Alright, I admit it, I come from a religious background, and I believe
in the indefeasibility and the irrelevance of an extratemporal
creation: whether the past "happened" is for me an immense
non-question. ONLY consistency models apply to it.

|On the other hand you can have _identical_ impressions of your environment
|while living in different realities, simply because you cannot process
|or grasp the whole reality. Newtonian theory can be sufficient for two worlds
|which obey or not obey to the principles of relativity (in the one case it is 
|the limit humans can understand, in the other it is the general rule)

Or we can define those as the same world, the same reality. Probably
healthier, and more along the lines that physics has been persuing of
late.

|>[Actually it's a little trickier because there are multiple
|>information channels linking two people, even - especially - when the
|>two people are identical. There are some amusing pathologies that can
|>be constructed; a neat one person case is the upside-down glasses
|>experiment; for the two-person case - have you ever had the experience
|>of body-map crossover with (say) a lover, when you can't figure out
|>who some piece of anatomy belongs to?]
|
|But after enough practising you can distinguish your parts from the others.

That's a profoundly interesting fact, because it isn't a necessary
characteristic of such systems, from the mathematical perspective.

|>So a simulated person in a simulated world stands (and
|>indistinguishably so) in the same relation to hir environment that a
|>real person in a real world does - and a different one that a
|>simulated person in a real world or a real person in a simulated world
|>does, since in each of the latter cases there is an essentially
|>arbitrary interface layer involved.
|>
|>That's what Gibson's (rather unconvincing) cyberspace is about - why
|>it has psychological power. Trite Godel reference goes here.  More
|>important in practise, it explains why in "hard" CS virtual machines
|>are such a big issue: it is (syntacto-) semantically essential that
|>the actuality of reality be undecidable on the basis of internal
|>evidence.
|
|Not if one discovers more facts about the reality.
|Then there is a transit period, untill one comes to the equilibrium
|about the actual reality, and its internal represenation.
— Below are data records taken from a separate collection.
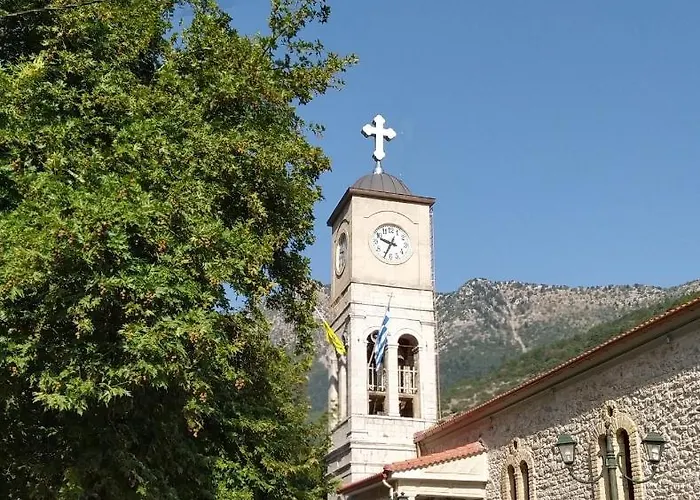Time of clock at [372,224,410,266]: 9:34
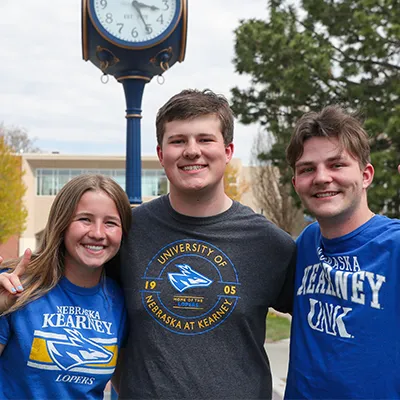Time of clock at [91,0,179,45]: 3:25
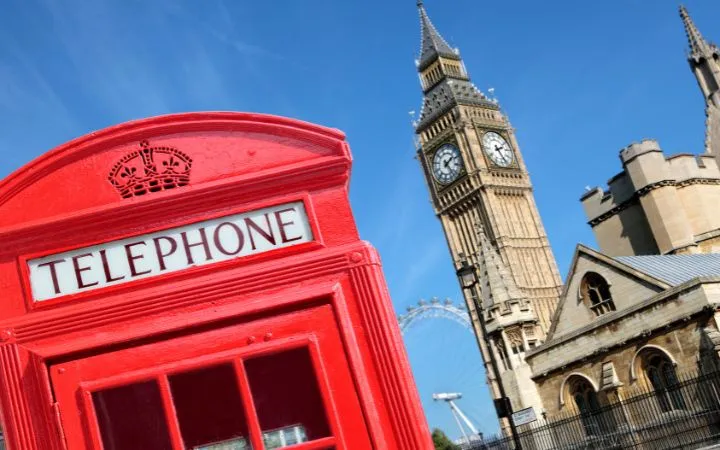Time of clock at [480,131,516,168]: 2:25
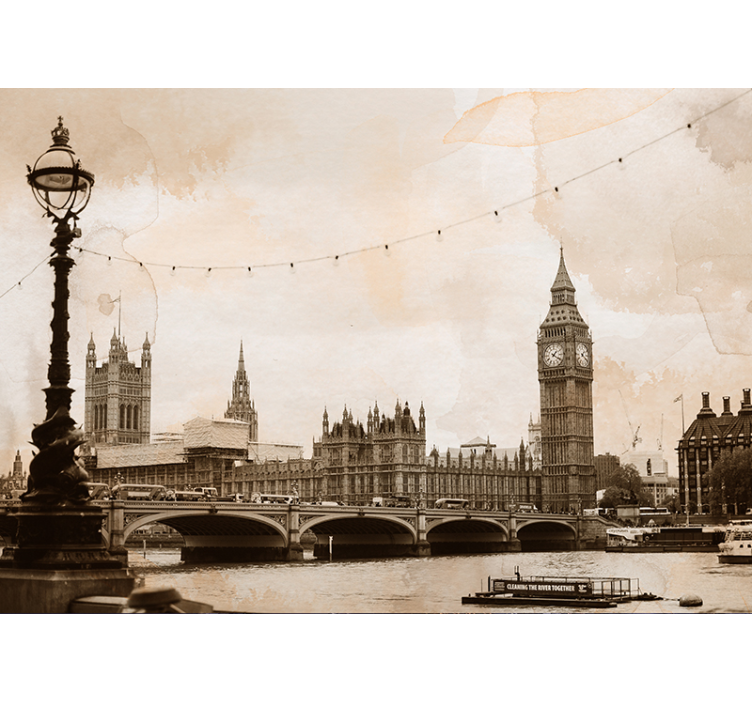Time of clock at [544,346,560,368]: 1:20
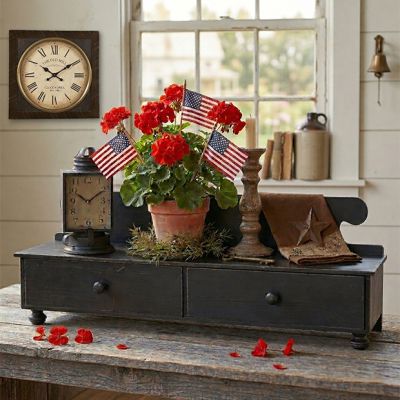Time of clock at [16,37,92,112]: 10:09
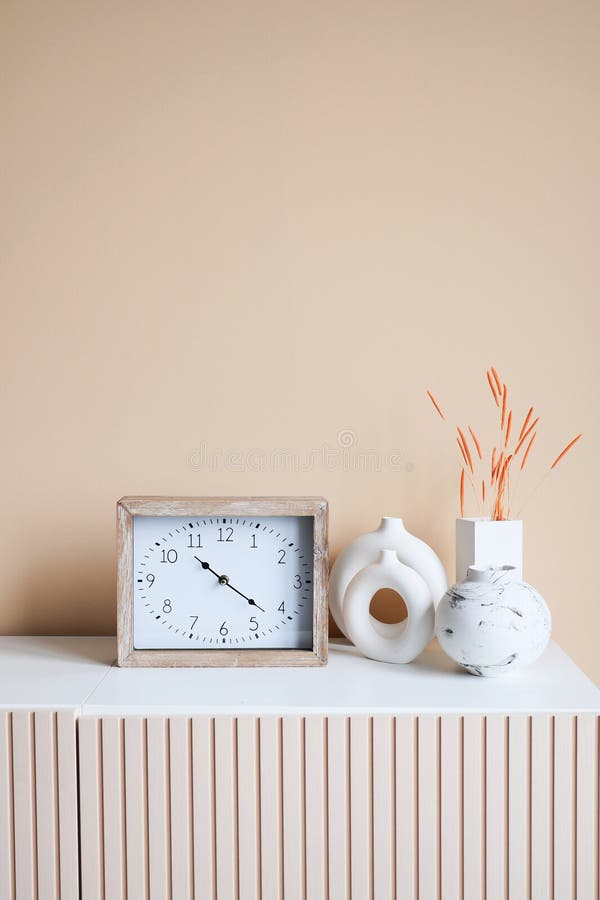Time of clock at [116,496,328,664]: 10:21
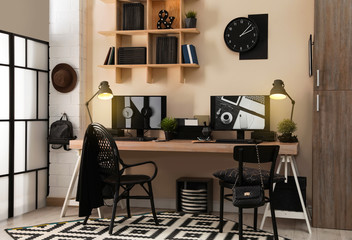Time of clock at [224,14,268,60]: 2:07
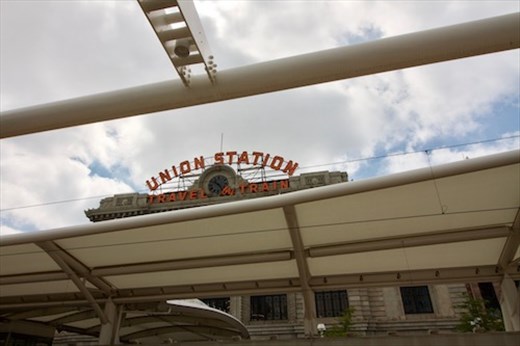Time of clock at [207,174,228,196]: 10:24
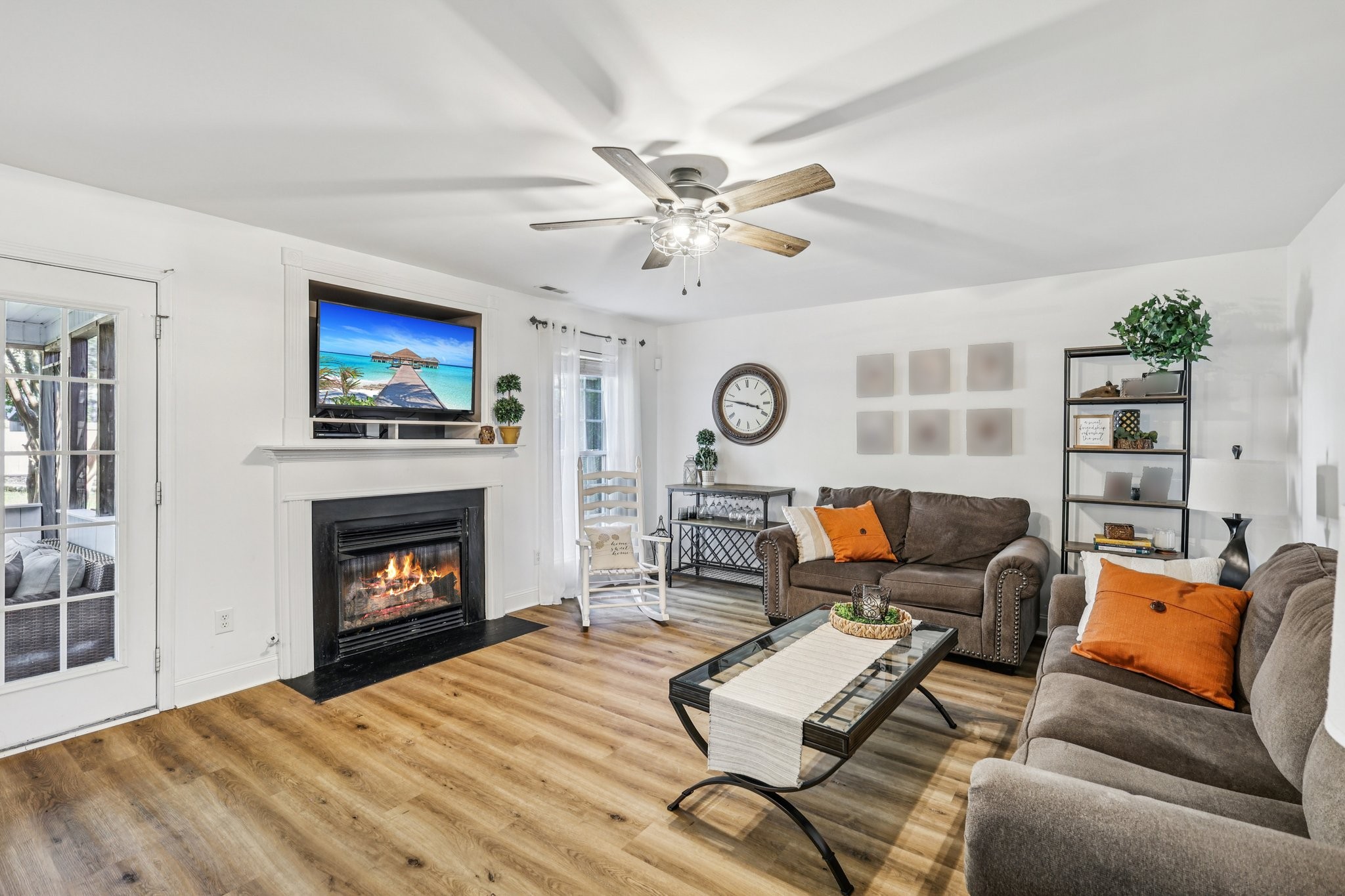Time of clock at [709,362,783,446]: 3:47
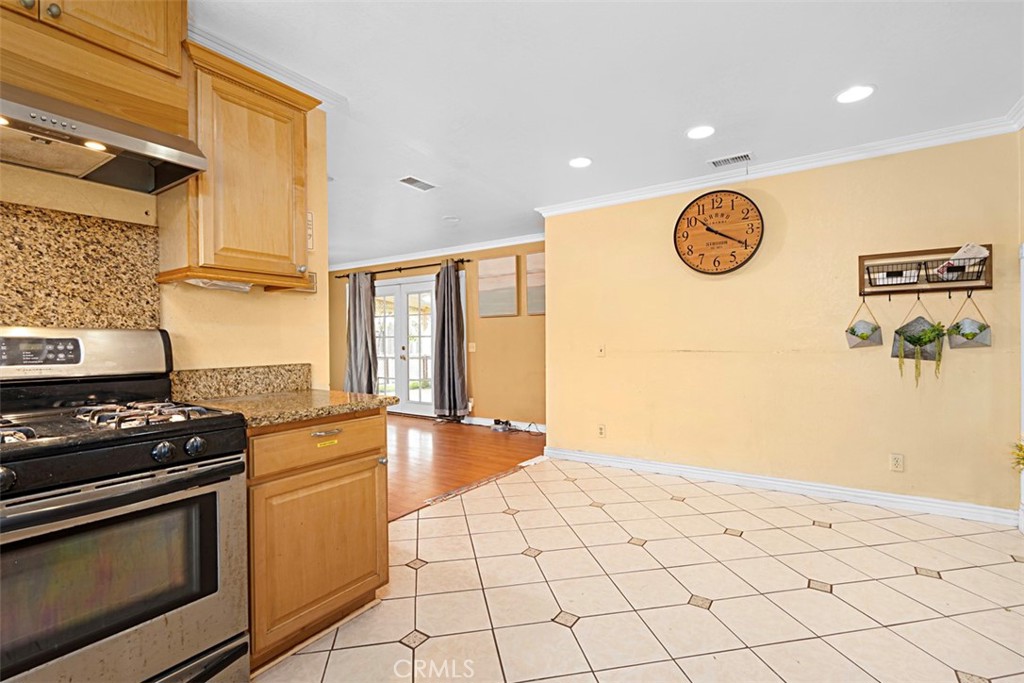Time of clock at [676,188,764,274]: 10:19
But there is in general a limit to the "facts" that you can discover.
----------------------------------------------------------------------
stephen p spackman         Center for Information and Language Studies
stephen@estragon.uchicago.edu                    University of Chicago
----------------------------------------------------------------------
       Believe in Strong AI? I don't even believe in Strong I!